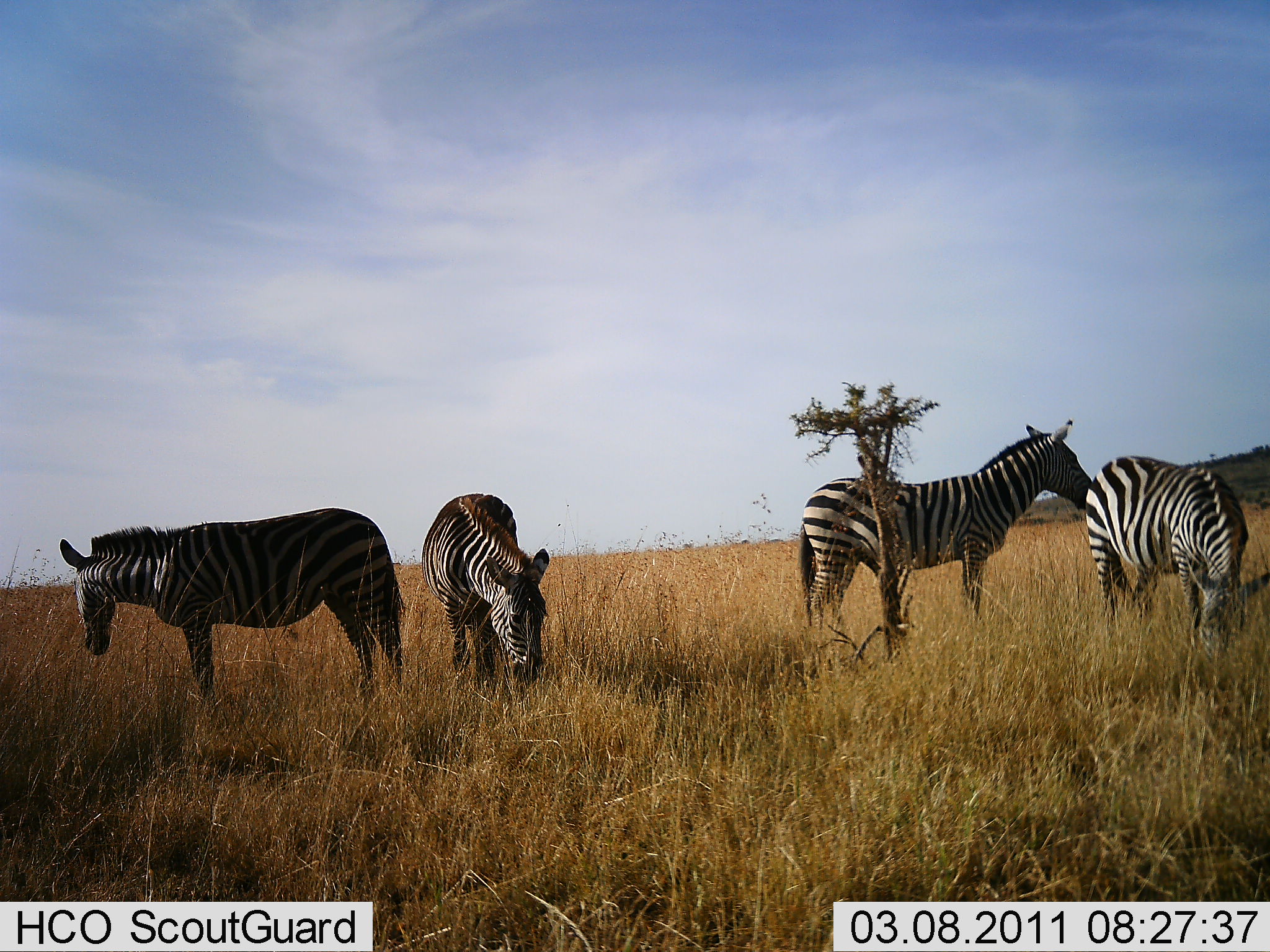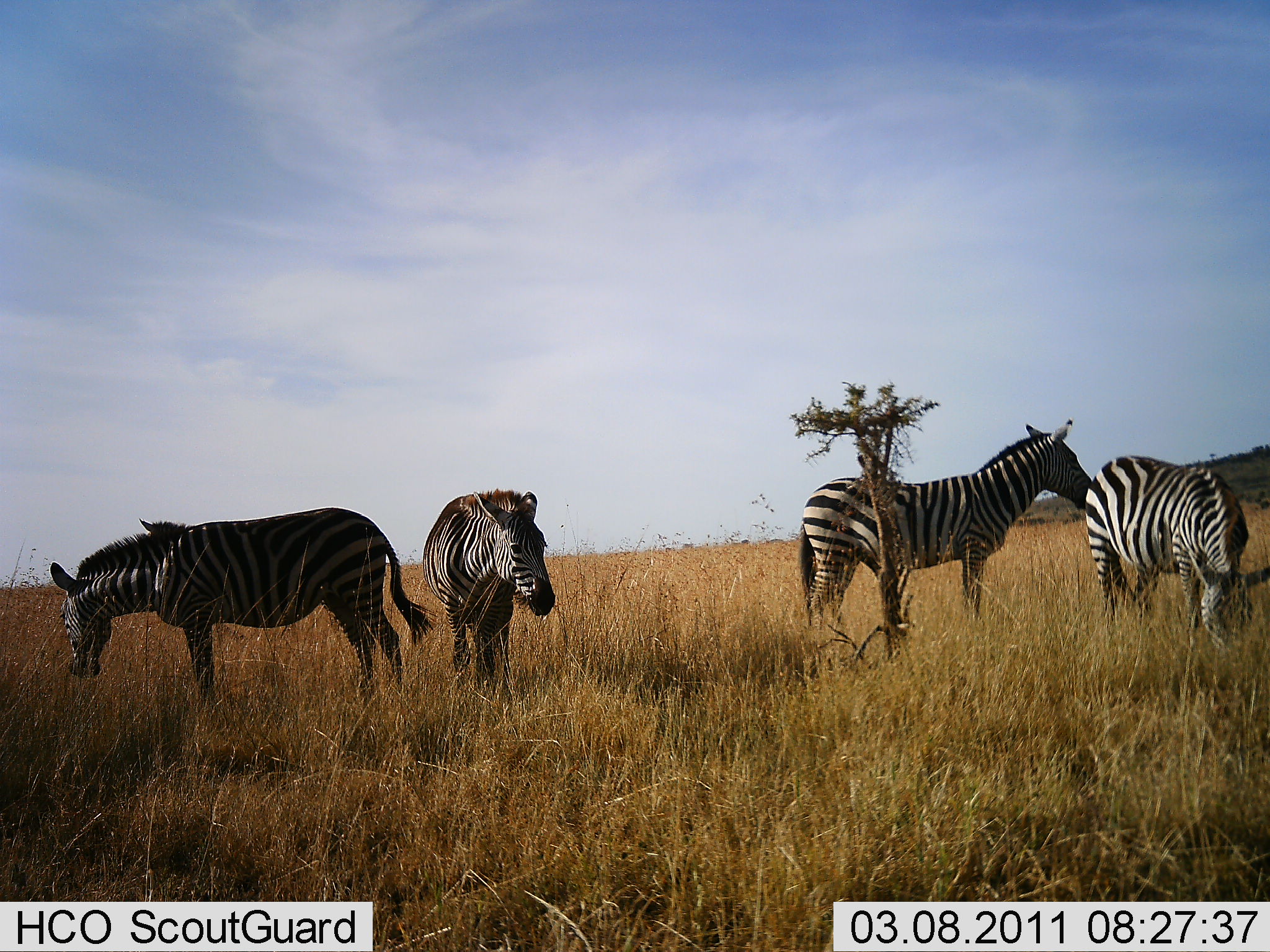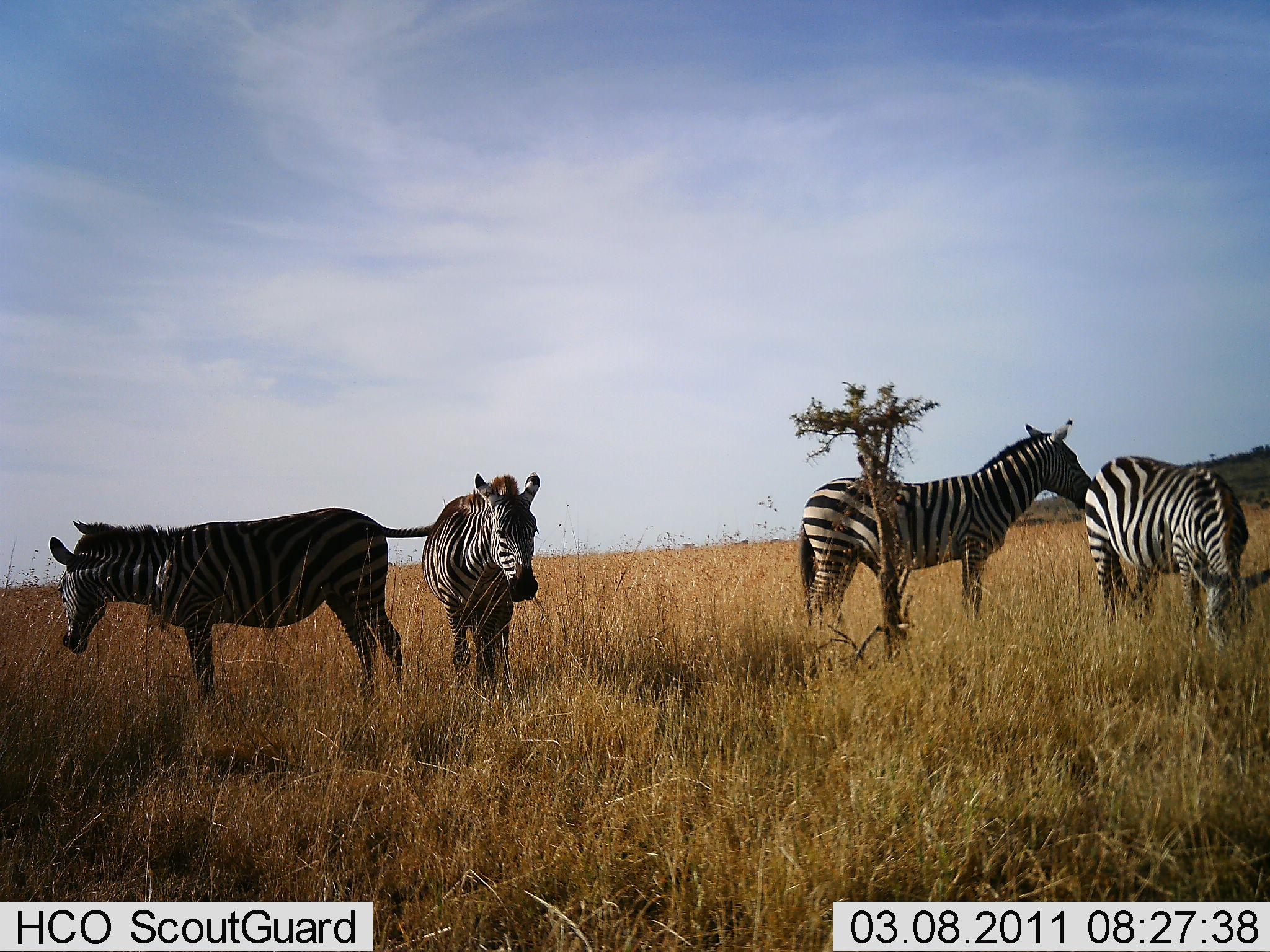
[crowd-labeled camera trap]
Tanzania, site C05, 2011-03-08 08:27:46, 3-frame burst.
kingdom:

**The task**
Lines before the one containing "Tanzania, site C05, 2011-03-08" are to be left out; that line and every line after it through the end of the data should be copied exactly.

**Task answer**
Tanzania, site C05, 2011-03-08 08:27:46, 3-frame burst.
kingdom:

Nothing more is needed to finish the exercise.